Prevalence mapping for categorical data, For area-level models, we apply continuation-ratio logit transformations to design-based direct estimates and model the transformed outcomes using a multivariate Fay–Herriot model. We also explore extending similar random effect construction to unit-level models, where we directly model cluster-level categorical response.
Softwear I have been paticipted in developing:
- surveyPrev: R package for processing, modeling, and visualizing the prevalence of binary health indicators in Demographic and Health Surveys (DHS). [cran] [github]
- sae4health: R ‘shiny’ application for generating subnational estimates and prevalence maps of 150+ binary indicators. [shiny][cran]
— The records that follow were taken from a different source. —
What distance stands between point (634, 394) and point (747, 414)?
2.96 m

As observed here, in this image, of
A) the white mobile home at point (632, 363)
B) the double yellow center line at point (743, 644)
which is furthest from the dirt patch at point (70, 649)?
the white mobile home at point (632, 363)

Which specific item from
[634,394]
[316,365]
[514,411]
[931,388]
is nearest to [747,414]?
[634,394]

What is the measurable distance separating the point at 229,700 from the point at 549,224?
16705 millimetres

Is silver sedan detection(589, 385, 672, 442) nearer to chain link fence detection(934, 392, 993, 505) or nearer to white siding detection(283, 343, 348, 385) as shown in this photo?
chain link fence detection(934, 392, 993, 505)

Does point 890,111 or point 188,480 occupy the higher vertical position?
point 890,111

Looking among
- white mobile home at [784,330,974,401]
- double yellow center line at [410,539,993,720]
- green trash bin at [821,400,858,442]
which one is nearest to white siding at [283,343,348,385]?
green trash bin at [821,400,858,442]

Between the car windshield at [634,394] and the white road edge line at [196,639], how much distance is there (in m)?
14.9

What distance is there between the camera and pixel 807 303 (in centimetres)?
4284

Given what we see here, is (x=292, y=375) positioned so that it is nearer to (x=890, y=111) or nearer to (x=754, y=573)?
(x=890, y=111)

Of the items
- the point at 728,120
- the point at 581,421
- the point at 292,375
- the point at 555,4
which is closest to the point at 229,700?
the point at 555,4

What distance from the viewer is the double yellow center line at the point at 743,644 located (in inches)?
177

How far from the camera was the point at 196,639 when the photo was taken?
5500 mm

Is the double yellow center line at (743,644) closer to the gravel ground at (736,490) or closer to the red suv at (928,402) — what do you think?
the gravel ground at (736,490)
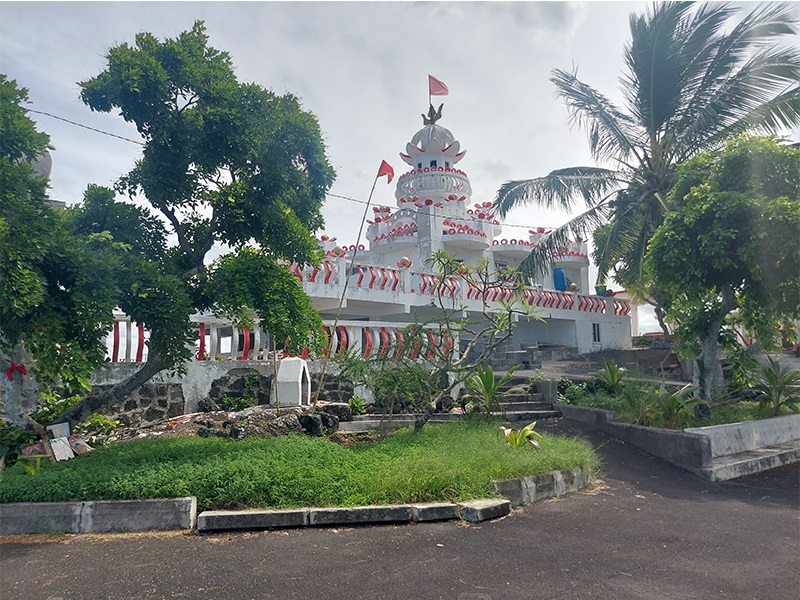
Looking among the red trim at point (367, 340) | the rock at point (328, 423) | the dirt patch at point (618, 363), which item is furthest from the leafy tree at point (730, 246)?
the rock at point (328, 423)

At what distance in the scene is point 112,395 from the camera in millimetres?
6191

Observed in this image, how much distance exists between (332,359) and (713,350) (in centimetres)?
652

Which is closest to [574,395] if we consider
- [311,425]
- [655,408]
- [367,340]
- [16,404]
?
[655,408]

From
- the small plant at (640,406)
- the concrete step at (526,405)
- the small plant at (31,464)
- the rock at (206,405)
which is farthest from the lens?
the concrete step at (526,405)

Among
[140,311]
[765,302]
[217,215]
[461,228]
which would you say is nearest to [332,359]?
[217,215]

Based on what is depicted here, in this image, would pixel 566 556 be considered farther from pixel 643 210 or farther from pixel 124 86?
pixel 643 210

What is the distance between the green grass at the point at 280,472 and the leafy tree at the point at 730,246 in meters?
4.03

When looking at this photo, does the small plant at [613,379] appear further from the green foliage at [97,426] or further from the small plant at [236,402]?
the green foliage at [97,426]

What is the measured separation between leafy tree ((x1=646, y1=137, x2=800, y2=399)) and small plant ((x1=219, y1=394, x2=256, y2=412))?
695 cm

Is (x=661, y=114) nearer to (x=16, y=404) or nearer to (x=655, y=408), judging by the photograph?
(x=655, y=408)

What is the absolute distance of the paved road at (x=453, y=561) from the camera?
11.4 ft

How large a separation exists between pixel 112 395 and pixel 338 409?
3.73 m

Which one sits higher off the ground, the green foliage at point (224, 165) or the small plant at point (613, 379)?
the green foliage at point (224, 165)

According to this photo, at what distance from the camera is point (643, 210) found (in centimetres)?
1388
- Multi-Indicator SAE Estimates: website providing pre-calculated estimates for selected countries and indicators. [website]
More software details can be find here.

We applied machine learning methods, including XGBoost and feature-importance techniques, to study racial/ethnic differences in social determinants of mild cognitive impairment and its progression to dementia in the All of Us Research Program.

We Developed a Bayesian spatio-temporal model for opioid-related outcomes (deaths and emergency-department visits) across 100 counties in North Carolina and predicted future outcomes under multiple resource-allocation scenarios and proposed an optimization criterion aimed at minimizing opioid-related harms.